Richie Baker

Personal information
- Date of birth: 17 April 1980 (age 46)
- Place of birth: Dublin, Ireland
- Position: Midfielder

Youth career
- Stella Maris

Senior career*
- Years: Team / Apps / (Gls)
- 1998–2003: Shelbourne
- 2004: New England Revolution / 20 / (0)
- 2005–2006: Shelbourne / 41 / (7)
- 2007–2008: Drogheda United / 28 / (4)
- 2009: Shelbourne / 23 / (4)
- 2010: Bray Wanderers / 8 / (0)
- 2017 – Date.: Rosemount Mulvey F.C / 3

International career
- Republic of Ireland U18
- 1999: Republic of Ireland U20 / 2 / (0)
- 2000: Republic of Ireland U21 / 1 / (0)
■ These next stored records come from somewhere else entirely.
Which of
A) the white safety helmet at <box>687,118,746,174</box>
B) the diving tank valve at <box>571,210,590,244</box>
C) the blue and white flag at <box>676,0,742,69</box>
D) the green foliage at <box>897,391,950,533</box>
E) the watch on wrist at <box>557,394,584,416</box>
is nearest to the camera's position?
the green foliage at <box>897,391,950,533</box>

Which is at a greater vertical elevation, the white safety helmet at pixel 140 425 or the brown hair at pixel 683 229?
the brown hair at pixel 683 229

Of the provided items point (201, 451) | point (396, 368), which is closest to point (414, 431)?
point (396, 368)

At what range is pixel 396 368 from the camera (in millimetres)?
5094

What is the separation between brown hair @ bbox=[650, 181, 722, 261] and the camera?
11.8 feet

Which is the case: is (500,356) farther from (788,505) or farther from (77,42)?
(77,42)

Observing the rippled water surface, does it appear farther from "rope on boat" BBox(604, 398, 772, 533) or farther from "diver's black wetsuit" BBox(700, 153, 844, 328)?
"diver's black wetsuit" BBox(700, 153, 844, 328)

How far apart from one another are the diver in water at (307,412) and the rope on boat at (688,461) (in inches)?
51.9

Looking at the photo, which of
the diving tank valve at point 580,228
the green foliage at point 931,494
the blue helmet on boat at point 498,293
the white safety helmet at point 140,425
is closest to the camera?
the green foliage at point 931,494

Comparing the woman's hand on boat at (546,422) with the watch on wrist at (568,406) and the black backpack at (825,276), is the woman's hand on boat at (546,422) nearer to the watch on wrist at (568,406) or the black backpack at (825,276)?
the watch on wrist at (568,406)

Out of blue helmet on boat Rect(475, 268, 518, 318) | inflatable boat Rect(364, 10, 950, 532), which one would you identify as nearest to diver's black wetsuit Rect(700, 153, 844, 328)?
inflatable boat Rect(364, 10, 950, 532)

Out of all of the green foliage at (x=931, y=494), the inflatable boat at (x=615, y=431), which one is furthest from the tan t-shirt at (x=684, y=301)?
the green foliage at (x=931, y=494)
= Richie Baker (Irish footballer) =

Irish footballer

Richie Baker (born 17 April 1980) is an Irish former footballer. Besides the Republic of Ireland, he has played in the United States.

==Career==

Richie, who served his footballing apprenticeship with Stella Maris, is the brother of Dessie Baker, alongside whom he made numerous appearances for Shelbourne in the late 1990s and early 2000s (decade). Richie made his League of Ireland and Shelbourne debut at the age of 18 against Shamrock Rovers in August 1998. During this period, Baker was an important part of the Irish national team youth teams, playing for the U-18's, U-20's, and U-21's.

He represented his country at the UEFA U-19 Championship in Sweden in 1999 where he won a bronze medal.
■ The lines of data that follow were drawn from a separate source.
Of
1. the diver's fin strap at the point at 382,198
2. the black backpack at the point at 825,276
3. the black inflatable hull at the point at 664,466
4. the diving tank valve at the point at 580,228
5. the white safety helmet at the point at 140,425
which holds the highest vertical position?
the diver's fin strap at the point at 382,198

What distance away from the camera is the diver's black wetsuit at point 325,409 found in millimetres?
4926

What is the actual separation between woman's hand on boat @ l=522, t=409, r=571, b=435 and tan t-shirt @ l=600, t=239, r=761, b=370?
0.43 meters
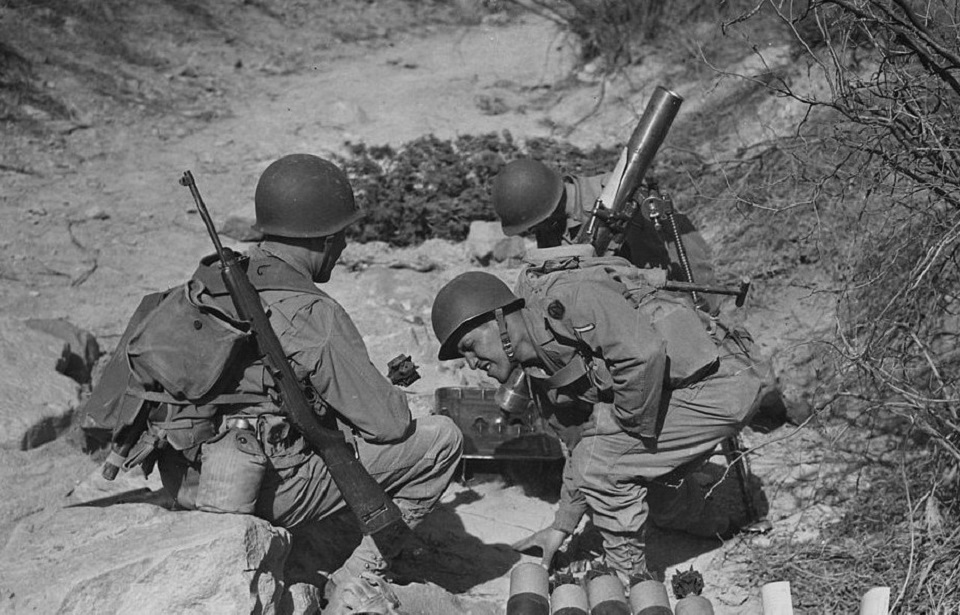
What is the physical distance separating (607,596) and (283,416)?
148 centimetres

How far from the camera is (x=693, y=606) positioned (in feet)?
13.5

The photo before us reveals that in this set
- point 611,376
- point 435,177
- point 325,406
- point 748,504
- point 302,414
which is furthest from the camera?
point 435,177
Baker is the only player to have won 2 PFAI Young Player of the Year awards.

The highlight of Baker's career was arguably his 83rd minute free-kick which earned Shelbourne a 1–0 victory away to Sloga Jugomagnat of the Republic of Macedonia in a Champions League qualifying match on 12 July 2000 []. This represented the first away victory achieved by an Irish side in European competition for almost two decades. Shels won the tie 2–1 but were eliminated by Norwegian champions Rosenborg in the second qualifying round.

Richie won both the League of Ireland championship and the FAI Cup with Shels in 1999/2000 and three further league titles with them in 2001/02, 2003, and 2006. He spent the 2004 season with the New England Revolution of Major League Soccer before returning to Shels for the beginning of the 2005 season. He was sent off in the last game of the 2006 season versus Bohemians but Shels still went on to win the game and clinch the title.
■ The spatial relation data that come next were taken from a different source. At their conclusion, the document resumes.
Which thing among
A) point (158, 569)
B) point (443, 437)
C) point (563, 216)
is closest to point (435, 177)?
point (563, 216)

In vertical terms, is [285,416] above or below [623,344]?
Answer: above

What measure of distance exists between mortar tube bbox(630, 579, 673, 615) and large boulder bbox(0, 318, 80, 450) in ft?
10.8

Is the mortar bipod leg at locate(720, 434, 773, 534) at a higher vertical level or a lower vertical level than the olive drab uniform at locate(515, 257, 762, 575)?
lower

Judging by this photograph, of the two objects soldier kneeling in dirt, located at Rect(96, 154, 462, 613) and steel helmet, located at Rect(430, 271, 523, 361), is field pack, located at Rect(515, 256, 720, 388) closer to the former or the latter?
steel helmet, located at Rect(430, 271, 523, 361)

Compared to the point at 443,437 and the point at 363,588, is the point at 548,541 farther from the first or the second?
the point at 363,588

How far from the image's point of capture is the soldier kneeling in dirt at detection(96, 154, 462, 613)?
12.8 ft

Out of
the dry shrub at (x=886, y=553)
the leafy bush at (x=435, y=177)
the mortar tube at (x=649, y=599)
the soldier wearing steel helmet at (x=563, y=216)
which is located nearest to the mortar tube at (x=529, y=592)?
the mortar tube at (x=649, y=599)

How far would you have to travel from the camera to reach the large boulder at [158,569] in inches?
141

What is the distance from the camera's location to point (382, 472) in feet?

Following Shelbourne's financial meltdown at the end of 2006, Baker signed for Drogheda United for the 2007 season. Baker picked up his fifth league title when United were crowned League of Ireland Premier Division champions at the end of the 2007 season. Baker spent two seasons at Drogheda United before financial problems at the County Louth club curtailed his spell. Despite training with Bohemians and Glentoran during 2009 pre-season Baker failed to find a new club to continue professional football. On 9 February 2009 Baker made a return to Shelbourne, now playing in the First Division, for a third spell where he was re-united with his former Shels boss Dermot Keely. He struggled for fitness on his return to Shelbourne but still made 25 league and cup appearances for Shelbourne in 2009, scoring 5 goals.

Baker was not offered a new contract by Shelbourne at the end of the 2009 season and on 4 March 2010 he signed for Bray Wanderers.